Exercise data:
....................

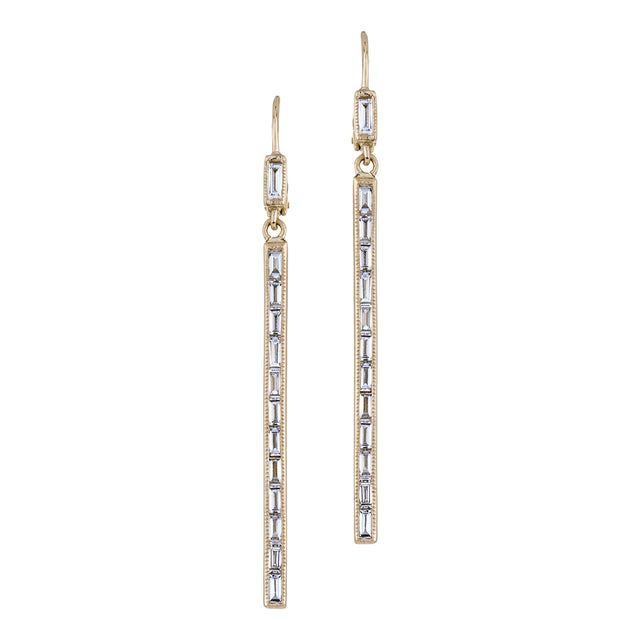 Baguette Diamond Bar Earrings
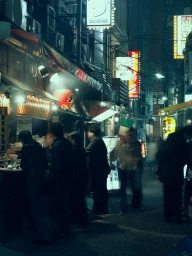 People gathered in a narrow alleyway outside glowing street food stalls at night photographed by Francesco Bittichesu.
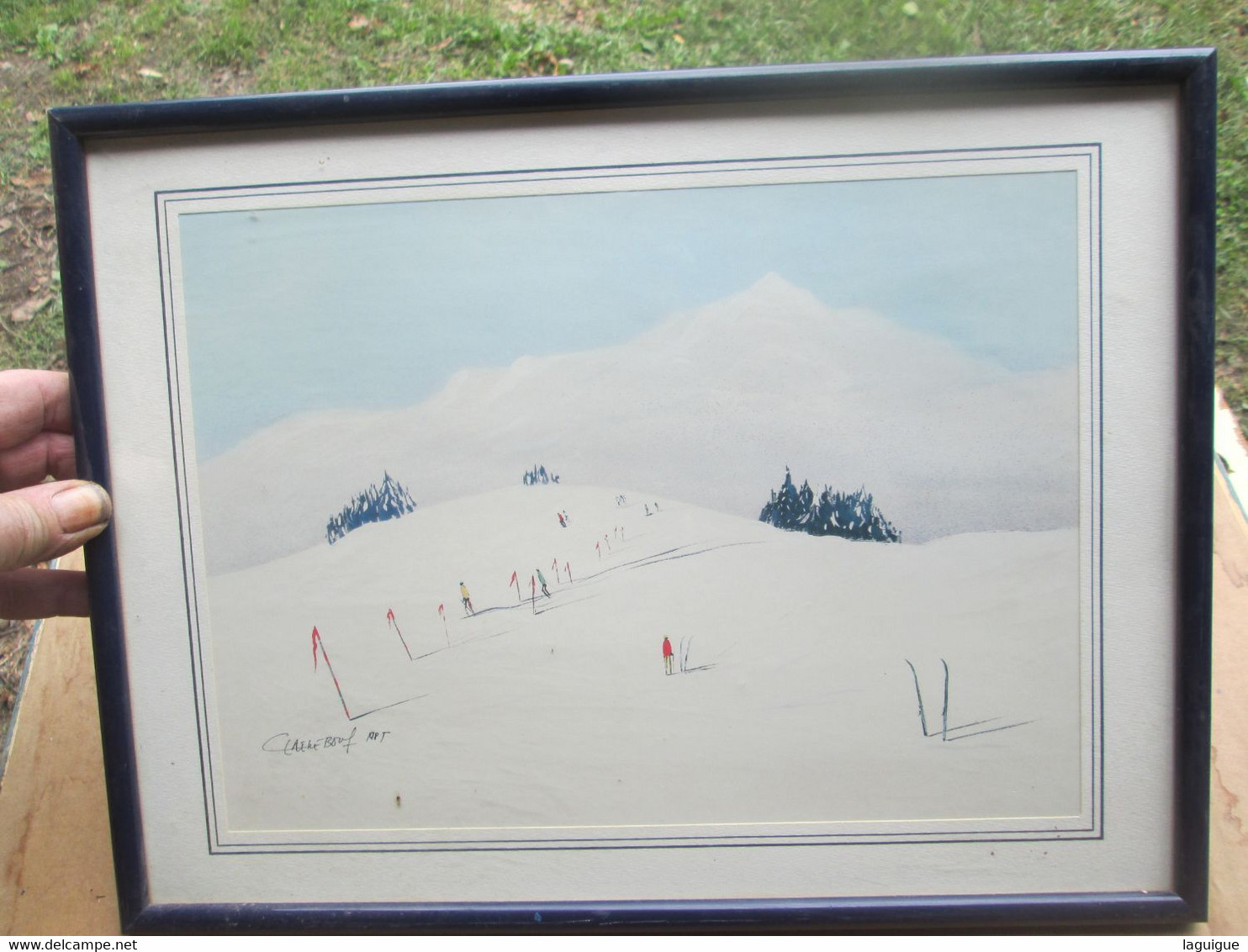 PEINTURE TABLEAU AQUARELLE??? ENCADRE SOUS VERRE SIGNE HIVER SKI 41 X 31 Cm - Aquarelles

....................

Task objective: Across the whole listing above, repeat each line exactly and leave out the images.

Result of the exercise:
 Baguette Diamond Bar Earrings
 People gathered in a narrow alleyway outside glowing street food stalls at night photographed by Francesco Bittichesu.
 PEINTURE TABLEAU AQUARELLE??? ENCADRE SOUS VERRE SIGNE HIVER SKI 41 X 31 Cm - Aquarelles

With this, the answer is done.